### Problem to solve
Copy out the entries word for word, beginning at the line that contains "Which comparison holds" and continuing through the last line of the entries.

### Provided data
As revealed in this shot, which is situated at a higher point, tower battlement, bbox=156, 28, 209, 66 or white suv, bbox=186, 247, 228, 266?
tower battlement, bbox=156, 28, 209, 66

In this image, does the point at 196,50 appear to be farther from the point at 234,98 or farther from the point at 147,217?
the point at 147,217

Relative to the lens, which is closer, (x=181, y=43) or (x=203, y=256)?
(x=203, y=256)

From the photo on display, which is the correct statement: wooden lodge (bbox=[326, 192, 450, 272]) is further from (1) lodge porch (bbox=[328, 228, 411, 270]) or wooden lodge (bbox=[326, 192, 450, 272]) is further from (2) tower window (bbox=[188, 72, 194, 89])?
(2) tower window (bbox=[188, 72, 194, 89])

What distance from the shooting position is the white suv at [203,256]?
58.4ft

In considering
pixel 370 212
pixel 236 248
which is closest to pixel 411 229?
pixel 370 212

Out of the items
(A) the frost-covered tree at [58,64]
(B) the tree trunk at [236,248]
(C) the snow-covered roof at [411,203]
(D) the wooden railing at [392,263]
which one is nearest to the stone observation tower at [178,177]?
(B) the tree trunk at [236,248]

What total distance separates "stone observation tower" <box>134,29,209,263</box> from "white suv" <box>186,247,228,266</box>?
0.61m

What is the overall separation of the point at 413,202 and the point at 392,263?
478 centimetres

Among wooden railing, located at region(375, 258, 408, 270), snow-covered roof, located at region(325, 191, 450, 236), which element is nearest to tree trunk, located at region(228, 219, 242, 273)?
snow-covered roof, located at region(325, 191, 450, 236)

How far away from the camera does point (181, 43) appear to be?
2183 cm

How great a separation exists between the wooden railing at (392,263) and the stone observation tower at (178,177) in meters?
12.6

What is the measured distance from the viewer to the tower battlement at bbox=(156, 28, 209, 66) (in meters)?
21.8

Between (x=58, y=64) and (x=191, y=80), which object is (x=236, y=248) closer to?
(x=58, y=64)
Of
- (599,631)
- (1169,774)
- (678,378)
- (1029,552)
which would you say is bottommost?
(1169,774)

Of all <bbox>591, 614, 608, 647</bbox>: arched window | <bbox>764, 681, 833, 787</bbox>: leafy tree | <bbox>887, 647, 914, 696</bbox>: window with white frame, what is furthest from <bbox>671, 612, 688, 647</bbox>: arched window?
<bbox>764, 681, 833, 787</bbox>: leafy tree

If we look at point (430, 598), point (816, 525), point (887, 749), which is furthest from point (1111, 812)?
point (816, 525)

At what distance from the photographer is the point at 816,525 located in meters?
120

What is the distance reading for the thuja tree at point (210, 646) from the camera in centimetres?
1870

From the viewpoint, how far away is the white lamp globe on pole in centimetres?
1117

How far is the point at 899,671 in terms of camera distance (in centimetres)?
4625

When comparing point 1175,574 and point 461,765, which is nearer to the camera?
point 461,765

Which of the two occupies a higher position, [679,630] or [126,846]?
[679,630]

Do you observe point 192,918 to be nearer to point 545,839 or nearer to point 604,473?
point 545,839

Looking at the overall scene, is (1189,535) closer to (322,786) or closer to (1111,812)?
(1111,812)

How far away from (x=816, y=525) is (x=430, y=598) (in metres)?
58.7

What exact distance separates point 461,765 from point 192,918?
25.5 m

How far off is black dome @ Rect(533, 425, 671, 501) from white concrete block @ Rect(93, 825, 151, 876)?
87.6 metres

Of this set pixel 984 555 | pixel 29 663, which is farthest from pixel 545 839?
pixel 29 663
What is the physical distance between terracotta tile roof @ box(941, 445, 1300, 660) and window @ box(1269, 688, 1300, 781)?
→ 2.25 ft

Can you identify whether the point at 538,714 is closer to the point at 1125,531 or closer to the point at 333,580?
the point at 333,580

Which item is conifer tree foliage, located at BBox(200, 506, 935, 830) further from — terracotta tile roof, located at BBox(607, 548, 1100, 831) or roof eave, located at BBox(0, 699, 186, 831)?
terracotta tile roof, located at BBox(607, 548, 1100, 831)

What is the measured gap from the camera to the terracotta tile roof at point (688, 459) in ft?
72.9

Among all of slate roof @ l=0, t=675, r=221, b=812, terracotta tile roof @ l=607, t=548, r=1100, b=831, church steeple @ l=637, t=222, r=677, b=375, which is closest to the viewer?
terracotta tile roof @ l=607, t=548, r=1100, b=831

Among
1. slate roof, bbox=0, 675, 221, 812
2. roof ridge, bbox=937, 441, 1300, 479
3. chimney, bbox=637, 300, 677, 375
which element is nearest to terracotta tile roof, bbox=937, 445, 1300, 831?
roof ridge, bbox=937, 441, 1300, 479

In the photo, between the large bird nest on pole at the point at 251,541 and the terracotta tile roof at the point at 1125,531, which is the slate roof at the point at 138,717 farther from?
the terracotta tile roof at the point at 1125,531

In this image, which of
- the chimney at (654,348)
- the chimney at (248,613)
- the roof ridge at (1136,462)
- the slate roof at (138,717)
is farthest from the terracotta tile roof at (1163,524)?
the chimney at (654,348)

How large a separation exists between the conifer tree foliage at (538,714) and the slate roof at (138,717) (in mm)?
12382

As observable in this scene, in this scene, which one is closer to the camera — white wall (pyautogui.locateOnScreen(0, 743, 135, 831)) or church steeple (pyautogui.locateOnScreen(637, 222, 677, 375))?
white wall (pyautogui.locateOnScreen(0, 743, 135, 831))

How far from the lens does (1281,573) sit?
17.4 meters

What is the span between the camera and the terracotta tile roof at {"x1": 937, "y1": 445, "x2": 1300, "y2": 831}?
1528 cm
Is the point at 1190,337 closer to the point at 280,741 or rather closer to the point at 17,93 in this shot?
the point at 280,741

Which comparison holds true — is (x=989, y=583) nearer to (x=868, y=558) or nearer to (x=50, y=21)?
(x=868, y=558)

### Written reply
Which comparison holds true — is (x=989, y=583) nearer to (x=868, y=558) or nearer to (x=50, y=21)?
(x=868, y=558)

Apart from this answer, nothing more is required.